Para los espectadores que contemplen esta película en cualquier rincón del mundo, la magia, sin duda, comienza con esa combinación entre la sugerente narración y la belleza de ese plano que comienza con un hombre, cuyo rostro no vemos, envolviendo, tal como cuenta, unas pocas y míseras pertenencias en un pañuelo negro, entre ellas un libro añoso que hojea un momento y en el que se adivina la biblia familiar, ese objeto precioso no tanto por su contenido sino por el modo en que simboliza la continuidad entre generaciones, que quienes no hemos sido educados en un ambiente protestante, hemos aprendido a respetar gracias al cine.

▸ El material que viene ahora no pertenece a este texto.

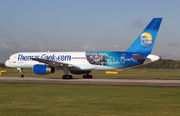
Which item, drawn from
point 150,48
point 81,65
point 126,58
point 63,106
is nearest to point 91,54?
point 81,65

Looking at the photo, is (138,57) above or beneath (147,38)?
beneath

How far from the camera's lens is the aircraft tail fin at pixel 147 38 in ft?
112

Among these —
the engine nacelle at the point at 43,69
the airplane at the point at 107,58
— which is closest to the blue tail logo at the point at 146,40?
the airplane at the point at 107,58

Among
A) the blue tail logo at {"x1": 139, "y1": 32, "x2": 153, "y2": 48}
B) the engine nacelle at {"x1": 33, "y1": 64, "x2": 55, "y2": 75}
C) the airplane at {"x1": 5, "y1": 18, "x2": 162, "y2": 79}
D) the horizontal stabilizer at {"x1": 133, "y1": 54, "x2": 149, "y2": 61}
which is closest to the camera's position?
the horizontal stabilizer at {"x1": 133, "y1": 54, "x2": 149, "y2": 61}

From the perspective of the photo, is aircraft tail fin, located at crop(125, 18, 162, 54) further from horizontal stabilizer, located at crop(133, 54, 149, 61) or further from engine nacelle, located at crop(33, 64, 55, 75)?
engine nacelle, located at crop(33, 64, 55, 75)

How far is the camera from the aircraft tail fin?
34.0 metres

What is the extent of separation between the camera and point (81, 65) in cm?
3731

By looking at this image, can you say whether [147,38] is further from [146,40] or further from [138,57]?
[138,57]

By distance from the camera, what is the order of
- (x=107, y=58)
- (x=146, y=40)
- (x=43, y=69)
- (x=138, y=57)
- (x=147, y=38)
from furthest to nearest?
(x=107, y=58) < (x=43, y=69) < (x=146, y=40) < (x=147, y=38) < (x=138, y=57)

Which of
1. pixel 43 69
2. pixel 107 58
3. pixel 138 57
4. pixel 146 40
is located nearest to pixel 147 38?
pixel 146 40

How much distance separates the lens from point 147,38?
34.4 metres

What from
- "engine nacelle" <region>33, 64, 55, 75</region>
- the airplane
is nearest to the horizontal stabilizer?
the airplane

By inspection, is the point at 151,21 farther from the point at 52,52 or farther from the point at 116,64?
the point at 52,52

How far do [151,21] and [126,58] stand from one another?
21.5 ft
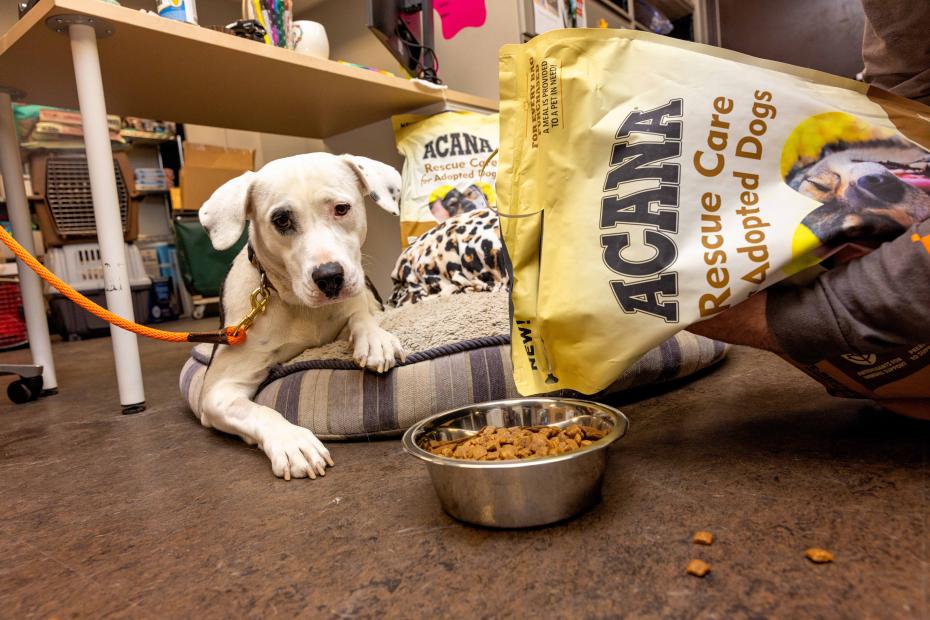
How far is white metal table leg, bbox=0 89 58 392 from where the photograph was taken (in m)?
1.81

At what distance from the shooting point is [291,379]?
1252 mm

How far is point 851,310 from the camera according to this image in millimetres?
719

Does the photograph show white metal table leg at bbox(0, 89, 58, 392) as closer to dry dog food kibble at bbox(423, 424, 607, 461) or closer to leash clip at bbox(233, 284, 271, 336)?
leash clip at bbox(233, 284, 271, 336)

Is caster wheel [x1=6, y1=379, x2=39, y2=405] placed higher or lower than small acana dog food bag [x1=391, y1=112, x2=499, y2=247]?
lower

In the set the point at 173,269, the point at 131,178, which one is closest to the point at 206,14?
the point at 131,178

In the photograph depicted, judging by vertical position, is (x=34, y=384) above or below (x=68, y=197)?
below

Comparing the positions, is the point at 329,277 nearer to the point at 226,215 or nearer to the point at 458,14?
the point at 226,215

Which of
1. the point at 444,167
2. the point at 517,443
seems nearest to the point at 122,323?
the point at 517,443

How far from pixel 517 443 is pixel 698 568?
0.28 metres

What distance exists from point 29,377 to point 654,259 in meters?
1.98

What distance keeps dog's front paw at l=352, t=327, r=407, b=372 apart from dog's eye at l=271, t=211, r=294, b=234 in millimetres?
269

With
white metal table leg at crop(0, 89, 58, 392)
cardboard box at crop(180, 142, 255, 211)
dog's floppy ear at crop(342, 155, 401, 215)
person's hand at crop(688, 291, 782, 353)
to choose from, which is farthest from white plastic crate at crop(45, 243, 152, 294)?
person's hand at crop(688, 291, 782, 353)

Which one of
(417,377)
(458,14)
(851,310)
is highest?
(458,14)

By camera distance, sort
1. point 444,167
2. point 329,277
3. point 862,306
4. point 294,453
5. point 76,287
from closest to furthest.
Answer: point 862,306, point 294,453, point 329,277, point 444,167, point 76,287
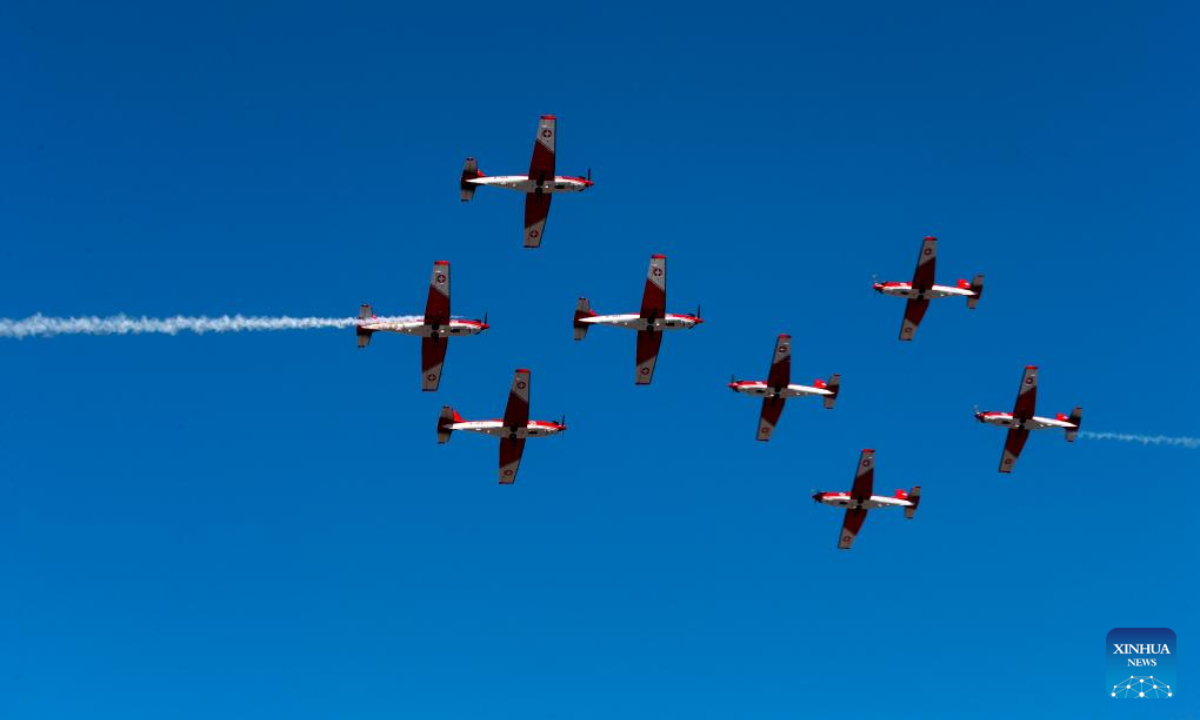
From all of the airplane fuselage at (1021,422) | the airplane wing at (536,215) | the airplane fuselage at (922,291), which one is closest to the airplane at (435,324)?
the airplane wing at (536,215)

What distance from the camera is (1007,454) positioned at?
13675cm

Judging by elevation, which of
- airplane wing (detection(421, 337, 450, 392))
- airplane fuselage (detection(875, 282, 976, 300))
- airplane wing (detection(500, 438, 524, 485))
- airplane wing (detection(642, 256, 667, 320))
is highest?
airplane fuselage (detection(875, 282, 976, 300))

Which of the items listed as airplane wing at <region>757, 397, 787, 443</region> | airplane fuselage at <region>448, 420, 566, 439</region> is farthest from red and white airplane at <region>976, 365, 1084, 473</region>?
airplane fuselage at <region>448, 420, 566, 439</region>

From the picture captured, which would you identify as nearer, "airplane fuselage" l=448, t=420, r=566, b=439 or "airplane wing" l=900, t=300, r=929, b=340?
"airplane fuselage" l=448, t=420, r=566, b=439

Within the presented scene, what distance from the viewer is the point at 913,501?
449 ft

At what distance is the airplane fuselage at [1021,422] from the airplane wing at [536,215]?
37.2 m

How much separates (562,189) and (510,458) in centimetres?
1865

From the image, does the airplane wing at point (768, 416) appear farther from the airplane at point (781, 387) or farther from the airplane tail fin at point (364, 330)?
the airplane tail fin at point (364, 330)

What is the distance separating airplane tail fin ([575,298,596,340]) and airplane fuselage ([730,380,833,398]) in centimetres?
1371

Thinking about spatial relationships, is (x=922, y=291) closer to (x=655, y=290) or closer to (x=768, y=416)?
(x=768, y=416)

Pero para mí, como para tantos espectadores españoles que conocimos esta película por alguna de sus emisiones televisivas en tiempos en que no había posibilidad de ver las versiones originales, el principal catalizador de la emoción es la inolvidable voz que lo narra. Una voz templada por la tristeza, que poco a poco se va inundando de alborozo ante el torrente de recuerdos que fluye a su memoria. La voz de uno de esos maravillosos actores de doblaje de antaño, cuyo nombre no figurará nunca en los créditos de esta película, pero que yo reivindico porque supieron convertir un ejercicio de traducción en magia sonora. Se llamaba Antolín García.
Un hombre recuerda cómo era el valle de su niñez —un valle que, lo indica el nada engañoso título, ya no es el mismo valle—, en el corazón de Gales. Se trata de Huw Morgan, el más pequeño de seis hermanos, cinco varones y una muchacha, hijos de Gwilym Morgan, minero él y mineros todos sus vástagos. La mina está en lo alto del pueblo, y después de tantos años, la escoria del carbón ha formado un río negro y áspero que desciende por toda la calle principal, delante de las casitas de los mineros. De pronto, haciendo realidad a la afirmación del narrador —«¿quién puede decir lo que es real y lo que no?»—, el valle sombrío del presente se transforma en el radiante vergel del pasado. La imagen sigue estando en blanco y negro, por supuesto, pero diríase que el espectador es capaz de verlo tan verde como el niño que lo contempla con su padre. La luz, en el cine, es una textura, y la memoria también transforma la luz.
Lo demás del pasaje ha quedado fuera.